Sciatic nerve pain, otherwise known as sciatica, is an epidemic condition encompassing symptoms enacted in the lower body. Sciatica and general lower back pain are the most common of all serious dorsopathy syndromes and are also the most debilitating, since they involve the very muscles which are directly responsible for allowing us to maintain our normal upright postures as functional human beings. No two sciatica syndromes are identical, since the condition is usually a very case-specific and personalized form of chronic torture.
This article will provide some crucial pointers for patients who have been diagnosed with sciatic nerve pain due to a lumbar structural issue. We will discuss why these diagnostic conclusions are often invalid, and are actually extremely damaging, when coincidental irregularities might prevent accurate recognition of the real underlying source of pain.
Sciatic Nerve Pain Evaluation
The sciatic nerve is the largest, and statistically, also the most problematic nerve in the human body. When a patient experiences lower back pain, buttocks pain, leg pain or foot pain in combination, they are said to have sciatica. These symptoms generally consist of pain and possibly muscular spasms, accompanied by radiating weakness, numbness or tingling in the affected areas.
Sciatica can strike anywhere in the lower body, from the back to the feet, and is known as a very diverse symptomatic condition. It is virtually impossible to describe a typical case of sciatica, since every patient seems to demonstrate an individual set of symptoms. Worse yet, even these individualized sciatica symptoms might change often within the same patient in severity, location or expression.
The diagnosis of sciatica does not tell you much about the nature, severity or causation. It merely informs that there is pain and related nerve conditions in the lower body regions. Patients should never accept sciatica as a diagnostic conclusion, since the condition is a symptom set. It is never a causative condition unto itself, but merely the consequence of a greater source process.
Nerve Pain Explanations
True sciatica will be blamed on some spinal abnormality, such as a herniated disc, degenerative disc disease or spinal osteoarthritic process. In most patients these issues will reside in the lower lumbar levels of the vertebral column, but may also exist elsewhere and still cause symptoms in the lower body.
While some of these diagnostic theories are correct, it is unfortunate that many are not. This is no surprise, since medical science loves to link structural conditions to painful complaints, despite the overwhelming evidence that these spinal conditions are completely normal, mostly asymptomatic and virtually universal in the lower lumbar region.
If spinal causes were indeed to blame, then surely we would all have sciatica which should present strikingly similar symptoms and worsen as we age. However, this is simply not the case. Most sciatica complaints occur in people during the ages of most responsibility; 26 to 55. The incidence of symptomatic expressions actually decreases as lumbar spinal degeneration worsens.
This is just one of many sciatica facts which supports the idea that some radiculopathy conditions are not due to wear and tear on the spine, but may instead be caused by nonstructural processes, such as disease or psychosomatic causation using ischemia as its enforcer.
Sciatic Nerve Pain Overview
Sciatica is a torturous burden to bear and is known to resist treatment from many possible healing arts. All these therapies are well designed and completely appropriate to successfully treat the conditions for which they are indicated. Why then do they rarely work to cure sciatica pain? This is a question that has plagued doctors and patients for generations. However, the answer is simple and readily available for those who do some independent research away from the nocebo influence of the back pain industry’s money making machine.

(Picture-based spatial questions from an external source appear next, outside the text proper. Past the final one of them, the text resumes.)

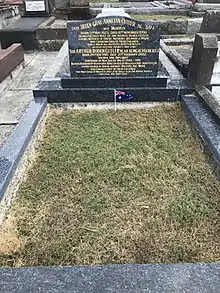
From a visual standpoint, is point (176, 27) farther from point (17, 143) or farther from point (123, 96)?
point (17, 143)

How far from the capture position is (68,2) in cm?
843

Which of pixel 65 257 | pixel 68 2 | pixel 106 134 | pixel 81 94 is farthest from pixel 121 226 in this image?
pixel 68 2

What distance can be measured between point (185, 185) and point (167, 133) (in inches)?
37.6

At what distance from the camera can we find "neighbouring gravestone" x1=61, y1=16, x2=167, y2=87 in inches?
147

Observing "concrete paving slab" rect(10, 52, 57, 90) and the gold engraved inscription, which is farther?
"concrete paving slab" rect(10, 52, 57, 90)

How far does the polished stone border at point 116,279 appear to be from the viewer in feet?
4.81

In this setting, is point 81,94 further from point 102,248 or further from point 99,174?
point 102,248

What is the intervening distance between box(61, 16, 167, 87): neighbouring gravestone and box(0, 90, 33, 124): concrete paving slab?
2.42 feet

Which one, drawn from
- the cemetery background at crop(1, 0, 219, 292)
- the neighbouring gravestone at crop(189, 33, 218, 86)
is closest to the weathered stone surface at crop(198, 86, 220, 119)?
the cemetery background at crop(1, 0, 219, 292)

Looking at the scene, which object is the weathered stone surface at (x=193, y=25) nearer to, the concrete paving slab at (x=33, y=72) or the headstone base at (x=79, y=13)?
the headstone base at (x=79, y=13)

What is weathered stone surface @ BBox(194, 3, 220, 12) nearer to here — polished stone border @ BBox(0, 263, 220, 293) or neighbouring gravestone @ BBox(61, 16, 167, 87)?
neighbouring gravestone @ BBox(61, 16, 167, 87)

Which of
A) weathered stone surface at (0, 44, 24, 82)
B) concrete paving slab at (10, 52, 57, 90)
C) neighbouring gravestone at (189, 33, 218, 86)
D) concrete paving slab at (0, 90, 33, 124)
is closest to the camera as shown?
neighbouring gravestone at (189, 33, 218, 86)

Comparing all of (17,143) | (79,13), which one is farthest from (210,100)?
(79,13)

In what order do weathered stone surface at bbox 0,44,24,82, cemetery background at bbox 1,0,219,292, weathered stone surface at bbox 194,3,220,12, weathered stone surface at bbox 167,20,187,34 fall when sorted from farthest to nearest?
1. weathered stone surface at bbox 194,3,220,12
2. weathered stone surface at bbox 167,20,187,34
3. weathered stone surface at bbox 0,44,24,82
4. cemetery background at bbox 1,0,219,292
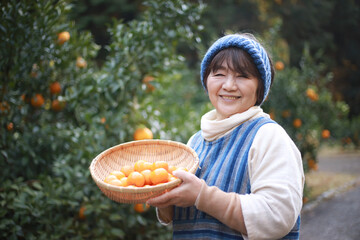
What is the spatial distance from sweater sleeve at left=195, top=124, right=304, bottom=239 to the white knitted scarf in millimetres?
153

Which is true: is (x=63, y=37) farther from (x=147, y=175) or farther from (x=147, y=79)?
(x=147, y=175)

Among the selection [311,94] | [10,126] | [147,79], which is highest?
[147,79]

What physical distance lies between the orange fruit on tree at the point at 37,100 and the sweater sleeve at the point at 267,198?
1890 millimetres

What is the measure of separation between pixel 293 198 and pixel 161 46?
1.69 metres

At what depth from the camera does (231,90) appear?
1276mm

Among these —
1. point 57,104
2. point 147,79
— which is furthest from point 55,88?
point 147,79

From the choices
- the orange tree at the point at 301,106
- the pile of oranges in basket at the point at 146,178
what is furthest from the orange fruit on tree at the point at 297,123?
the pile of oranges in basket at the point at 146,178

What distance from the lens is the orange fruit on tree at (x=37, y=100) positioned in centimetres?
250

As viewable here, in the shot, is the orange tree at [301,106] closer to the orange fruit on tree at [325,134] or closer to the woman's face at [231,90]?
the orange fruit on tree at [325,134]

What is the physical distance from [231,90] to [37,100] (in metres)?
1.83

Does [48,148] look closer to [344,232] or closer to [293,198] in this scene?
[293,198]

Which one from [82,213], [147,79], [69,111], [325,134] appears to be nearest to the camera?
[82,213]

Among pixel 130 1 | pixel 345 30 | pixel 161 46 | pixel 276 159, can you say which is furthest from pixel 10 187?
pixel 345 30

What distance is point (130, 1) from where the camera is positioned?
9.06m
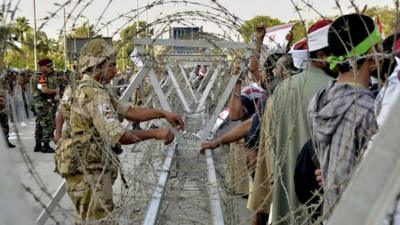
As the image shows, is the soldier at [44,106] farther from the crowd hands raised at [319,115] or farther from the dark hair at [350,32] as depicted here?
the dark hair at [350,32]

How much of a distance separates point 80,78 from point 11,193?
2.65 metres

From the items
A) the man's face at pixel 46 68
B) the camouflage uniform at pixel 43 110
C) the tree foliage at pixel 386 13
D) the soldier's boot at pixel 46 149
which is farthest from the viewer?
the soldier's boot at pixel 46 149

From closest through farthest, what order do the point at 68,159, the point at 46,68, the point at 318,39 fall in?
1. the point at 318,39
2. the point at 68,159
3. the point at 46,68

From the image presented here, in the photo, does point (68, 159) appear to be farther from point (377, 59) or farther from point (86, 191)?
point (377, 59)

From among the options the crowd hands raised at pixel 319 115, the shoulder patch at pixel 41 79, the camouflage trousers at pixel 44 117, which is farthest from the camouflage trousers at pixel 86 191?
the camouflage trousers at pixel 44 117

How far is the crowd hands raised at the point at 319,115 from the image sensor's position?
179cm

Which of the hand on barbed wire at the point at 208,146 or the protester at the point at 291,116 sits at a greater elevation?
the protester at the point at 291,116

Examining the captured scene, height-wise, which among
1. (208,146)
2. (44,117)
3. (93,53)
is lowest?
(44,117)

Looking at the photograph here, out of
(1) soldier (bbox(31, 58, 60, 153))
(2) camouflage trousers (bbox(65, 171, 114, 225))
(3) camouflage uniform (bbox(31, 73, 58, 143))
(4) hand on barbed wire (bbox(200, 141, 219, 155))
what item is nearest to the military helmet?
→ (2) camouflage trousers (bbox(65, 171, 114, 225))

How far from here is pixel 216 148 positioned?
167 inches

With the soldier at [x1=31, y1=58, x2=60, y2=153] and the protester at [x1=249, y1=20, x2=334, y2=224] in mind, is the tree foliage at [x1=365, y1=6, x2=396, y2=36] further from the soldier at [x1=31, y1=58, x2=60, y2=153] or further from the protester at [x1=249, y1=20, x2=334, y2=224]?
the soldier at [x1=31, y1=58, x2=60, y2=153]

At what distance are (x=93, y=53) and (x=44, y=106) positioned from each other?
8.21 metres

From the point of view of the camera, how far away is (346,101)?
207 centimetres

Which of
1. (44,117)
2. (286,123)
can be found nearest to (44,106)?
(44,117)
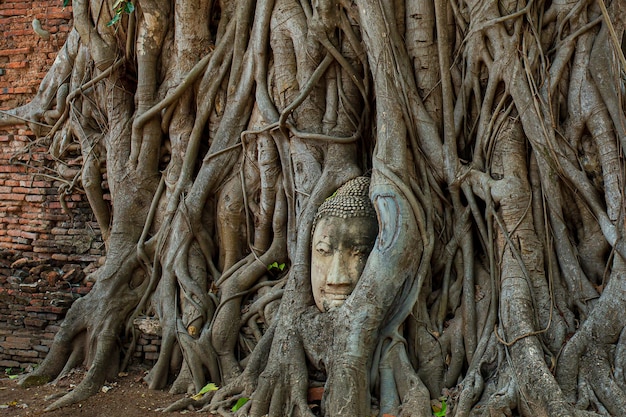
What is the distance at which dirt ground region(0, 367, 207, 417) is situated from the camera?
14.5ft

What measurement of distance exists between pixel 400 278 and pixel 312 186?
1.10m

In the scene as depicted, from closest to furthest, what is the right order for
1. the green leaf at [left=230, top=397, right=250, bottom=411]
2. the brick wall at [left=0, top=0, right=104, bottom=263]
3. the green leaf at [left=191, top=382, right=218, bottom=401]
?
the green leaf at [left=230, top=397, right=250, bottom=411]
the green leaf at [left=191, top=382, right=218, bottom=401]
the brick wall at [left=0, top=0, right=104, bottom=263]

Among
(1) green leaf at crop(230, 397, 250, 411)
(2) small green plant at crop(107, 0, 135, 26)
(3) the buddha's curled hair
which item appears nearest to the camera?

For individuals who suffer year after year with the common treatment–resistant variety of radicular pain, there is a likely answer to the question: “Why won’t my pain go away?” Misdiagnosis is the most logical reason.
To summarize this article, let’s look at some facts worth considering:
Sciatica may be caused by injury or degeneration in the lower back, but these sources are more responsive to indicated treatment. In a great number of cases, the typical spinal irregularities implicated in causing sciatica are innocent and simply exist in the lumbar region without causing any pain.
In these instances, there may be a higher level spinal condition to blame, such as cervical spinal stenosis.
There may also be localized nerve dysfunction in the sciatic itself.
Piriformis syndrome might be the true explanation for symptoms.
Diabetic neuropathy might be the underlying source.
Disease or tumor formation can enact sciatica.
Finally, regional oxygen deprivation can affect the spinal nerve roots, or the sciatic nerve itself, and may be caused by physical or mindbody processes.
In all these alternate explanations, the scapegoat lumbar issues almost always prevent successful diagnosis of the true causation and this is why the pain endures, despite treatment.